**SOURCE DOCUMENT**
Why? I dunno (at least on the record). Officially, DMPED doesn't comment on personnel matters. Jenkins was reasonably popular among the citizen members of the formal body set up to manage Walter Reed's transition. "It was a shock to everybody," says Alice Giancola. "It was uniform among community members that he was doing a good job."
Jenkins, in response to an inquiry, sent over a statement. "While there could have been a smoother shift for the project, my transition away from the project has been in the works for quite some time," he wrote, before launching into his achievements and accolades (to wit, 2011 Washington Business Journal Top 40 under 40 Professional and 2010 EnVest Foundation Top 40 under 40 Professional). Jenkins says he'll "take these experiences and achievements to the private sector where I will focus on large master plan developments and energy and sustainability solutions."

**CHECK YOUR UNDERSTANDING**
1 > In the passage about Jenkins leaving the Walter Reed project, what does Jenkins say he will focus on in the private sector?
2 > Write the next part of the passage about Jenkins leaving the Walter Reed project, starting right after its final sentence.

**GIVEN INFORMATION**

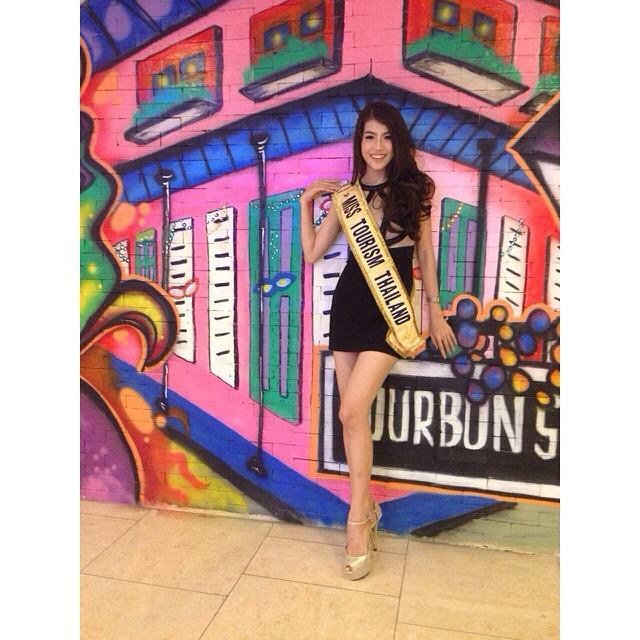 พลอย วรางคนาง ตัวแทนคนสุดท้ายจากเวที Miss Grand Thailand 2014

**ANSWER SET**
1 > Large master plan developments and energy and sustainability solutions.

2 >
The palace intrigue probably doesn't matter much to you, dear reader. Especially since DMPED had someone ready to take his place: Martine Combal, who's run the Department of Housing and Community Development's property acquisition and development division since 2008, and before was a project manager with DMPED. So there won't be much disruption to the process.
To me, it's interesting because Combal will be one of the highest-ranking women within the city's economic development agency. Real estate is a very dude-heavy discipline, and although 27 out of DMPED's 52 employees are women, all of its leaders—Deputy Mayor, three Directors, chief of staff, communications director—are guys. (Even under the last director, Valerie Santos, most of the top staff were men). In that environment, any infusion of estrogen is welcome.